Deze basistips voor het goed ventileren van een publieke ruimte zijn op verzoek van het Ministerie van Volksgezondheid, Welzijn en Sport door TNO opgesteld.

Zet de ramen op een kier

Hoe ver moet je een raam open zetten voor voldoende ventilatie? Het lijkt een eenvoudige vraag. Maar het antwoord is nog best ingewikkeld. Hoeveel lucht er binnenkomt, dat hangt van heel veel factoren af. De windsnelheid en windrichting bijvoorbeeld. En het verschil tussen de temperatuur binnen en buiten. De hoeveelheid verse lucht die binnenkomt is het laagst bij windstil weer in de zomer.

Er zijn nog meer factoren die meespelen. Hoe groot is het raam en waar zit het in de gevel? Staan er ramen open aan één kant van de ruimte? Of aan meerdere kanten, zodat er een doortochteffect ontstaat? Een kierstand van ongeveer 2-5 cm bij alle te openen ramen is over het algemeen voldoende voor het toevoeren van voldoende frisse lucht. Om de stand nauwkeuriger te bepalen kan een CO2-meter worden gebruikt, zie tip 5.

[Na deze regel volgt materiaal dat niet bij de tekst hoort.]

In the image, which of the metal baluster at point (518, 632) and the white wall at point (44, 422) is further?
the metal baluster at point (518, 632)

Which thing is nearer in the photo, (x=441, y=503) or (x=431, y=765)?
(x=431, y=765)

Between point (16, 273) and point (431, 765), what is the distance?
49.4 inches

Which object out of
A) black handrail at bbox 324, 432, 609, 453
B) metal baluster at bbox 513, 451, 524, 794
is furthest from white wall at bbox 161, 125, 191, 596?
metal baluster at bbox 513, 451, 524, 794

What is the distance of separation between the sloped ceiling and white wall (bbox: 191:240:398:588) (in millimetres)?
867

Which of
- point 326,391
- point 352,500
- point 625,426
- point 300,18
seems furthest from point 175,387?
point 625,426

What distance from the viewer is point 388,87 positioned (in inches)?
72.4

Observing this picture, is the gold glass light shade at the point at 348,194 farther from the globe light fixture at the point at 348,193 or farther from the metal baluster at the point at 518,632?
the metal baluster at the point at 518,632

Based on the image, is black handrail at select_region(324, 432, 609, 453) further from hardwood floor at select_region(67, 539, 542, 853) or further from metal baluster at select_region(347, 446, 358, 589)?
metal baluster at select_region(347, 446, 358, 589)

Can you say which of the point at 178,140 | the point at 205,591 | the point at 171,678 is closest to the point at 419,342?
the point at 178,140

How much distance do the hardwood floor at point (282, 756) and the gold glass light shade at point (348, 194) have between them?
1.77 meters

Ventileren door het op een kier zetten van ramen is alleen verstandig wanneer er mensen in de ruimte aanwezig zijn en als er geen andere ventilatiemogelijkheden (zoals roosters of klepramen aanwezig zijn). Het in het stookseizoen open zetten van ramen heeft nadelen. Zelfs wanneer in een ruimte de verwarming uitstaat, geeft het open zetten van een raam extra warmteverlies. De koude lucht die binnenkomt koelt de muren, de vloer en het plafond af. Daardoor worden andere, wel verwarmde ruimtes die zich naast deze ruimte bevinden ook kouder. Die andere ruimtes op temperatuur houden kost dan weer extra energie.

Zorg ervoor dat de gebruikers toegankelijke en juiste informatie krijgen over het gebruik van te openen ramen om te ventileren en te luchten.